Through interactive views and detailed verbal and statistical information, data catalogs allow users to drill down into specifics of schema, data lineage, data quality scores and metrics, business rules, data retention policies, and more. Additionally, they serve as collaborative hubs with constructs for commenting, questioning, ranking, grading, and assessing specific datasets. These capabilities apply across different business domains, use cases, data types, and organizations. Consequently, these vital metadata repositories boost data literacy, broaden the adoption of data-driven processes, and propagate data culture more than any other infrastructural component does.

In addition to servicing each user persona within an organization—whether upper-level management, business users, IT teams, admins, data scientists, or data engineers—data catalogs facilitate collaborative data engagement. They have become increasingly critical to enterprises offering a centralized platform for making sense of and leveraging the expanding data landscape.

With each new implementation of data mesh, data products, data fabric, hybrid cloud, and multicloud deployment, the need to co-locate information about assets across these architectures grows. Data catalogs are quickly becoming control planes for each of these architectures and helping manage the mounting decentralization taking root across the data ecosystem.

This versatility effectively trumps even the individual features, automation points, and AI-driven enhancements that make data catalogs increasingly easy to use. Data catalogs have long provided the common platform on which the facets of data intelligence, as well as numerous enterprise disciplines and data sources, depend for the sustainable, long-term reuse of enterprise data.

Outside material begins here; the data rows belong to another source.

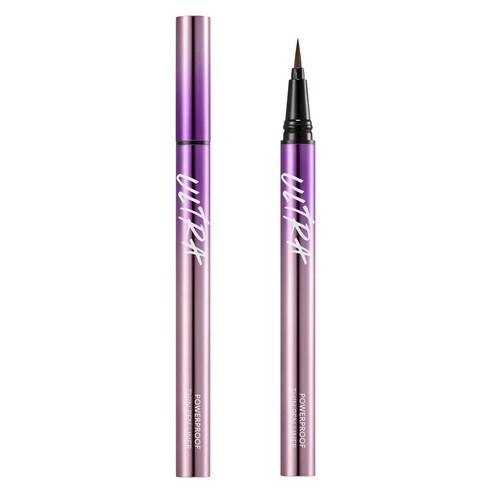 MISSHA Ultra Power Proof Thin Pen Liner Dark Brown 0.4g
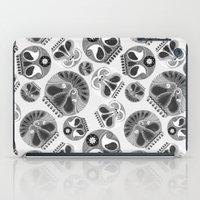 sugar skulls iPad Cases featuring SUGAR SKULLS by Kiley Victoria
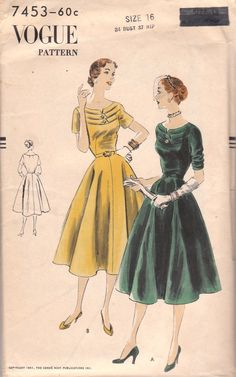 Unique Vintage Dress Pattern Vogue 7453 Size 16 by OneMoreCupOfTea, $23.00
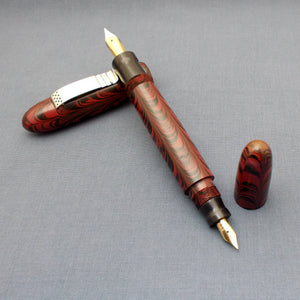 KIM ACR Handmade Ebonite Fountain Pen - Jumbo Cigar Double - Rose Red and Black Rippled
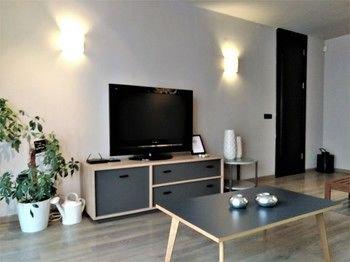 Baratero Terrasse Apartment - фото 12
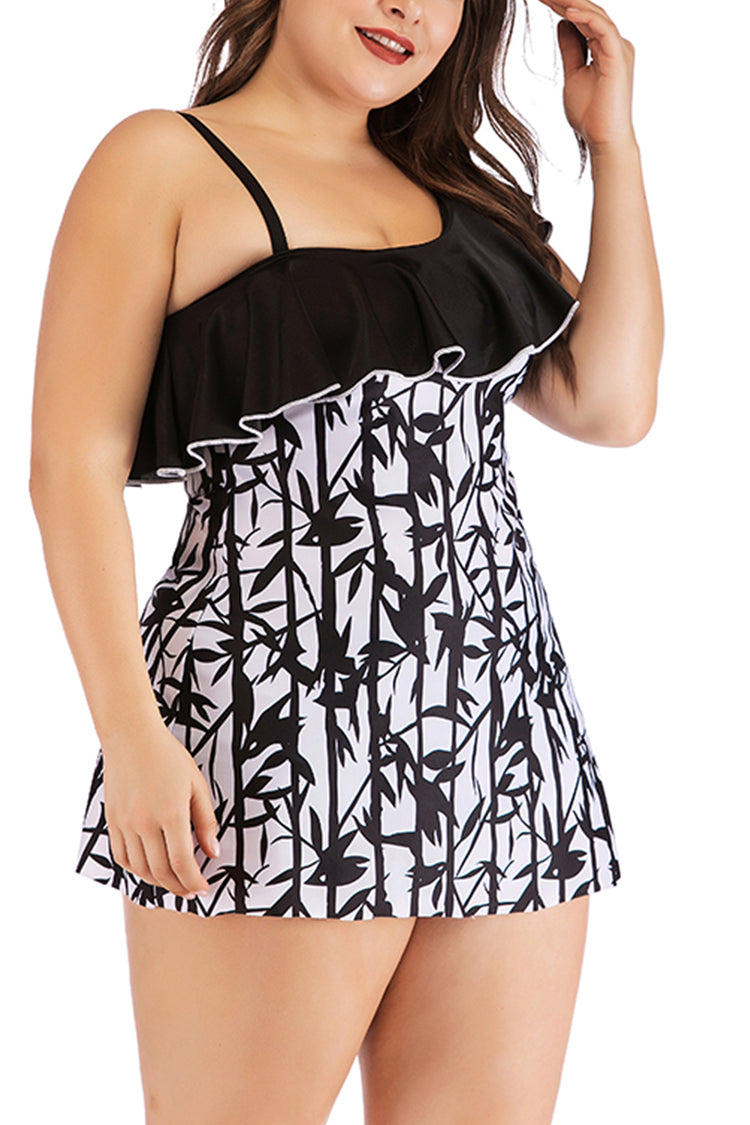 Lolglas Plus Size One Shoulder Ruffles Printed Swimdress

Now, data catalogs are poised to become control planes for these resources, involving everything from governed data access to aspects of data pipeline management and more.

This marks our fourth year evaluating the data catalog space in the context of our Key Criteria and Radar reports. This report builds on our previous analysis and considers how the market has evolved over the last year.

This GigaOm Radar report examines 18 of the top data catalog solutions and compares offerings against the capabilities (table stakes, key features, and emerging features) and nonfunctional requirements (business criteria) outlined in the companion Key Criteria report. Together, these reports provide an overview of the market, identify leading data catalog offerings, and help decision-makers evaluate these solutions so they can make a more informed investment decision.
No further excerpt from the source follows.